══ 正文 ══
《女勇士》中的女性主义写作

2013-08-15 00:42
文教资料 2013年2期
关键词:女勇士亭亭父权制

黄 盛

(浙江传媒学院 大学外语教学部,浙江 杭州 310018)

华裔美国文学作为美国文学的一个分支,虽然不如黑人文学和犹太文学那样大放异彩,却也在二战后逐渐崭露头角。汤亭亭便是华裔美国文学中的一位佼佼者,她的代表作有《女勇士》、《中国佬》和《孙行者》。身兼族裔作家和女性作家两种角色,汤亭亭在作品中展现了承受双重压迫的女性命运。本文将主要针对《女勇士》这部作品分析汤亭亭的女性主义写作。

《女勇士》的全名是《女勇士——一个鬼魂中长大的女孩记忆》。整本书一共讲了五个不同的故事,但同时又有机地融为一体。这五个部分分别是《无名女人》、《白虎》、《巫医》、《西宫门外》和《胡笳十八拍》。汤亭亭运用女性主义写作技法,不动声色地把这五个部分联系在一起,无情地鞭笞了父权社会对女性的压迫,充分地诠释了族裔作家的女性观。
═══
• 书面任务 1
根据关于《女勇士》的文章回答:
(a) 除《女勇士》外,汤亭亭的另外两部代表作是什么?
(b) 《女勇士》的全名是什么?
(c) 《女勇士》五个部分中的第一部分叫什么?
• 书面任务 2
从关于《女勇士》的文章最后一句之后续写该文。
列表是与正文无关的独立材料。
══ 记录信息 ══
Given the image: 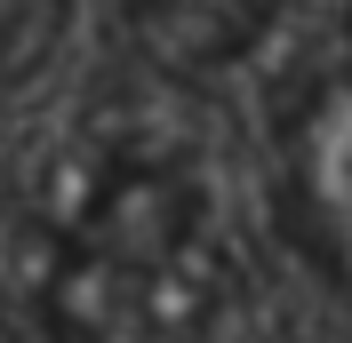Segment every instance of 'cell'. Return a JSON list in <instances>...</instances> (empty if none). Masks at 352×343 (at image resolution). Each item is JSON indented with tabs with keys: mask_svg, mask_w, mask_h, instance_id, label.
Segmentation results:
<instances>
[{
	"mask_svg": "<svg viewBox=\"0 0 352 343\" xmlns=\"http://www.w3.org/2000/svg\"><path fill=\"white\" fill-rule=\"evenodd\" d=\"M72 8L80 0H0V96L32 88L56 64V48L72 32Z\"/></svg>",
	"mask_w": 352,
	"mask_h": 343,
	"instance_id": "1",
	"label": "cell"
}]
</instances>
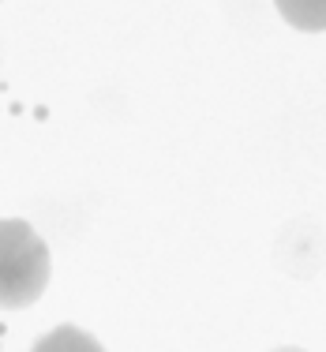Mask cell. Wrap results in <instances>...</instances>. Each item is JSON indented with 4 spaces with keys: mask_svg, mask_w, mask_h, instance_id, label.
Instances as JSON below:
<instances>
[{
    "mask_svg": "<svg viewBox=\"0 0 326 352\" xmlns=\"http://www.w3.org/2000/svg\"><path fill=\"white\" fill-rule=\"evenodd\" d=\"M49 258L45 240L23 217H0V311H23L38 304L49 285Z\"/></svg>",
    "mask_w": 326,
    "mask_h": 352,
    "instance_id": "6da1fadb",
    "label": "cell"
},
{
    "mask_svg": "<svg viewBox=\"0 0 326 352\" xmlns=\"http://www.w3.org/2000/svg\"><path fill=\"white\" fill-rule=\"evenodd\" d=\"M30 352H105V349H102V341L90 338L87 330L64 322V326H53L45 338H38L34 345H30Z\"/></svg>",
    "mask_w": 326,
    "mask_h": 352,
    "instance_id": "7a4b0ae2",
    "label": "cell"
},
{
    "mask_svg": "<svg viewBox=\"0 0 326 352\" xmlns=\"http://www.w3.org/2000/svg\"><path fill=\"white\" fill-rule=\"evenodd\" d=\"M274 4L292 30H304V34L326 30V0H274Z\"/></svg>",
    "mask_w": 326,
    "mask_h": 352,
    "instance_id": "3957f363",
    "label": "cell"
},
{
    "mask_svg": "<svg viewBox=\"0 0 326 352\" xmlns=\"http://www.w3.org/2000/svg\"><path fill=\"white\" fill-rule=\"evenodd\" d=\"M274 352H304V349H296V345H285V349H274Z\"/></svg>",
    "mask_w": 326,
    "mask_h": 352,
    "instance_id": "277c9868",
    "label": "cell"
}]
</instances>
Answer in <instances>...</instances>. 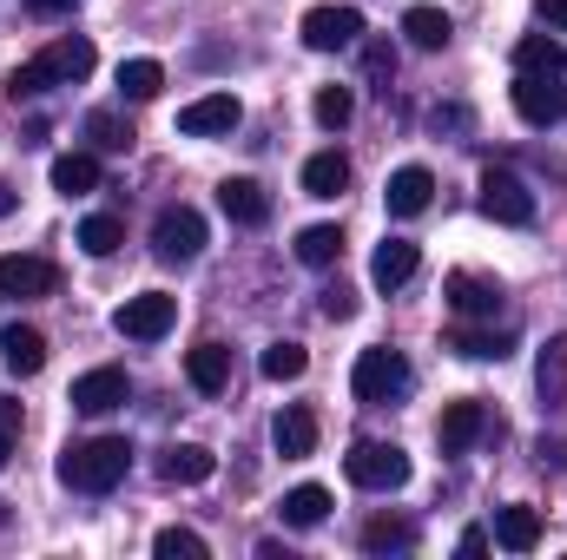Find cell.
═══
• 结果 1
(a) 《中国佬》和《孙行者》
(b) 《女勇士——一个鬼魂中长大的女孩记忆》
(c) 《无名女人》

• 结果 2
在父权社会中,男女的社会地位并不平等,旧中国社会的女性所受到的压迫尤其严重。在旧中国,女性必须遵从三从四德,女性从一出生就不被看好,“女孩子是饭里的蛆虫”、“养鹅都比养女孩子实惠”;[1]45等女孩嫁做人妇之后,她的命运主宰者便由父亲变成丈夫,“丈夫可以杀死不服从的妻子,孔夫子说的”。[1]193由此可以看出,女性在封建社会没有价值,完全不是独立的个体,女性的命运可以被他人摆布。《女勇士》以《无名女人》的故事开篇。无名女人是叙事者的姑妈,因为通奸罪被乡邻唾弃迫害,最后走投无路,自寻短见。通奸在封建社会是奇耻大辱,但是承担罪责的总是女性。叙事者在文中暗示姑妈的通奸可能是被迫的,而姑妈没有反抗,因为她一直以来都服从于男性。然而不管这种通奸是出于自愿还是被迫,最终倒霉的还是女性。无名姑妈不但受到了肉体上的凌辱,还受到了精神上的摧残,甚至都不能生下孩子。在父权社会压迫下,无名姑妈不能为了自己的名誉奋起反抗,只能保持缄默,最后她选择了自尽。原本死亡应该可以为她的悲剧画上句号了,但是事情并没有就此结束。一个失去贞洁的女人就是家族的害群之马,她的家族和乡邻对她没有丝毫怜悯之心,认为她的曾经存在是丑事一桩。于是,叙事者的父亲压根不愿再听到有人提起姑妈的名字,认为她从来就没有存在过。无名姑妈在生前受尽凌辱,死后亦不得安宁。她的男性家族成员有意将她从记忆中抹去,这就是她为什么是无名姑妈的原因了。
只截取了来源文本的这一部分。